Based on the above-explained tables; with the main objective to research which variation of the dataset might present the best results, we trained the model with these data and obtained results (see below graphs)

For each dataset, we evaluated several metrics such as loss (SSIM), recall, precision, F1, and accuracy. For each experiment, the histogram representing the image similarity between the set of noisy images & reconstructed images was evaluated.

To track and compare our results we used the library Weight & Biases which allows an easy way to store and compare the results from each experiment.


In order to keep the minor quantity of variables in our environment, we decided to always use a dataset of one thousand samples regardless of the relationship between real data and synthetic data.
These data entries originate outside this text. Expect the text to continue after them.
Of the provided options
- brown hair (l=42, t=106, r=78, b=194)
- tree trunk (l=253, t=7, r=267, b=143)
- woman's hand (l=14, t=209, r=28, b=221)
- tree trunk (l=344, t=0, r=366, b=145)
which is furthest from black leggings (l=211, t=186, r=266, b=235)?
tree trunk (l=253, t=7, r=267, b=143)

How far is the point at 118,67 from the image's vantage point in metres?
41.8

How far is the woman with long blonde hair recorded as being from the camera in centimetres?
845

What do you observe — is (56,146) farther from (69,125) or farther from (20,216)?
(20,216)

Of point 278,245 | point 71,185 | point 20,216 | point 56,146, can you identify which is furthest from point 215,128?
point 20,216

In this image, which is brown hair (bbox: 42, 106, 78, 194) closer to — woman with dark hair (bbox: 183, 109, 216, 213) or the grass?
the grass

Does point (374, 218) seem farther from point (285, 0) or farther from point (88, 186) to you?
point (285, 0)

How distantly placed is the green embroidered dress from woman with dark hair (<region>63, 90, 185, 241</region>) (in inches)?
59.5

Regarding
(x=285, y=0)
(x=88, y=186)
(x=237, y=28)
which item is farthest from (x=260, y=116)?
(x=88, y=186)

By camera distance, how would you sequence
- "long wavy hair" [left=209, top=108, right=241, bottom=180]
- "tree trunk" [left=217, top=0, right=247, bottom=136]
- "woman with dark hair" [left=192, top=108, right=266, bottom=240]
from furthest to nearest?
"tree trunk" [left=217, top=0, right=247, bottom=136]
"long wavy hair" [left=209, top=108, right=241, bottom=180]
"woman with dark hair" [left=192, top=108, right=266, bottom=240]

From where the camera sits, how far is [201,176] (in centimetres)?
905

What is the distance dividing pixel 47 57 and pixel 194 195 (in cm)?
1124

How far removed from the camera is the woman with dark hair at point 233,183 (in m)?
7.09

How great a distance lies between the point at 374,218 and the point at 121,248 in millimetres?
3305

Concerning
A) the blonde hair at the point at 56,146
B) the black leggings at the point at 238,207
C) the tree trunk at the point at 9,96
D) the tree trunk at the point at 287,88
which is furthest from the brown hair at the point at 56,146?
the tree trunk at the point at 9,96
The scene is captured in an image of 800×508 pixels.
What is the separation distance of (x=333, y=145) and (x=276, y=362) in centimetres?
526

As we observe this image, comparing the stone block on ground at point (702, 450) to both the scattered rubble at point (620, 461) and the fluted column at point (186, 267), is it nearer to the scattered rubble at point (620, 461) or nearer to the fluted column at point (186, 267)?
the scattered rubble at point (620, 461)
In the algorithm, we split the respective dataset in 95% to train and 5% to test the results. Aside from this, our evaluation was implemented only with real data.

Evaluation & Results

The following images show the main results obtained in some experiments. You can find all the results in the following links:

Cracks dataset

Fig. Histogram Cracks

Fig. Anomaly detection in Crack Dataset

For the cracks dataset, the experiments had similarly excellent results (range 91% to 98%), without significant differences between the experiments. Its behavior is mainly due to variables like crack size and color in comparison with images without anomalies.

Casting dataset

Fig. Accuracy and Recall metrics for Casting Dataset

Fig. Histogram Casting E1 & E3

Fig. Anomaly detection in Casting Dataset



Several steps are required for the implementation of a real Machine Learning project from the idea to the implementation of models. This includes dataset selection, collection, and processing.

It is important to have “debugging scripts” in projects working with images. In our case, we used a script that allowed us to visualize: the original dataset, new synthesized images, and the cleared images after the autoencoder, enabling us to evaluate the model performance.